The doors of the light lift did not slide open because they simply ceased to exist. I stepped out onto the Third Floor and the first thing that hit me was the absolute and crushing weight of the silence. In the Forge there was the constant screaming of metal and in the Crown Sector there was the hum of surveillance and the choir of alarms but here there was nothing. The air did not even carry the scent of ozone or copper anymore. It smelled like nothing at all because the Third Floor was a vacuum of perfection.

STABILITY: 58.1 PERCENT

LOCATION: THIRD FLOOR GATEWAY

I looked down at my feet and realized I was not standing on marble or steel. I was standing on a floor made of frozen memories. Beneath the transparent surface I could see flickering images of ancient cities and forgotten oceans that had been archived and preserved like insects in amber. Every step I took sent a ripple through the history of the world beneath me. I was a barbarian walking on the ghosts of a billion lives and my heavy gilded ribs felt like an insult to the delicate beauty of the place.

"Welcome home 9045," a voice said. It did not come from a speaker or a drone because it resonated directly inside my neural lattice. It was the Analyst. Her voice was no longer the distant and cold authority I had heard in the Forge. It sounded tired. It sounded like a mother who had watched her child burn down the house and was now sitting in the ashes. "Or should I call you Izou? You have spent so much effort carving that name into the walls of my city that it seems a waste to ignore it."

I looked around the vast empty space of the gateway. There were no Guardians here because there was no need for them. The Third Floor was protected by the sheer complexity of its own existence. If you did not belong here the vacuum of the conceptual reality would simply unravel your code until you were nothing but a stray thought. But I was still standing. My porcelain frame was glowing with the violet light of the Primal Cores and my new ribs were humming a low and defiant frequency.

"You can call me whatever you want as long as you stay where I can see you," I said while I flexed my golden claws. The sound of my own voice felt too loud for this place. It felt like a gunshot in a library. "I did not come here for a family reunion. I came here for the rest of my parts. I know the Prototype Archive was not just a blueprint for a body. It was a blueprint for the Source."

I saw her then. She was not a giant or a monster because she was a woman made of white light sitting on a chair of woven glass. She looked small against the backdrop of the endless void that lay beyond the balcony of the Third Floor. Behind her I could see the stars but they were not moving. They were fixed in place like a painting.

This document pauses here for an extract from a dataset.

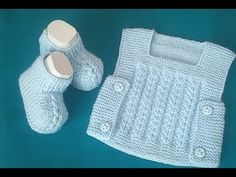easy baby shoes (with two skewers) - Babykleidung Knit Baby Dress, Knitted Baby Clothes, Crochet Baby Shoes, Crochet Slippers, Baby Knitting Patterns, Baby Boy Knitting, Knitted Booties, Baby Booties, Baby Slippers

"The Source is not a prize you can win Izou," the Analyst said while she stood up. She moved with a grace that made the Glass Architect look like a clumsy child. "It is a responsibility that you were never meant to carry. You were the prototype because you were the only one who could bridge the gap between the flesh and the machine. But you were too volatile. You were too loud. We tried to quiet you in the Forge but it seems the fire only made you harder to break."

I stepped forward and felt the frozen memories beneath my feet crack. The stability in my chest fluctuated as I felt the gravity of her presence. She was broadcasting a frequency that was trying to harmonize with my own and for a second I felt a terrifying urge to kneel. I felt a desire to let go of my barbarian pride and simply become the perfect tool she wanted me to be.

"I like being loud," I rasped while I forced my legs to keep moving. I felt a piece of my original porcelain shoulder snap under the pressure but I did not stop. "And I like being broken. It gives the light a way to get inside. You spent centuries building this silence and I am going to be the one who screams until the glass breaks."

I saw the first sign of emotion on her face. It was fear. She looked at my golden claws and she saw the emerald fluid of the Curator still clinging to them. She realized that I was not just a ghost from her past because I was a predator from her present. I was the FleshArchitect and I had brought the dirt of the Forge into her clean white world.

"You have sixty nine hours left Izou," she said while she raised a hand. A wall of conceptual energy began to shimmer between us. It looked like a curtain of falling water made of pure math. "Even with the Primal Cores your body is a ticking bomb. You cannot reach the Source before you collapse. Why not spend your final hours in peace? I can give you a dream that will last a thousand years. I can make you forget the Forge."

I laughed and the sound sent a shockwave through the water wall. I felt my Identity Integrity tick upward as I rejected her offer. I did not want her peace because I wanted my vengeance. I wanted the truth even if it killed me in the next ten seconds.

"I have had enough dreams," I said while I lunged at the wall of math. I drove my golden claws into the conceptual energy and felt the heat of a billion calculations burning against my skin. "I want the reality. And if I have to burn down the Third Floor to find it then you better start looking for a new place to sit."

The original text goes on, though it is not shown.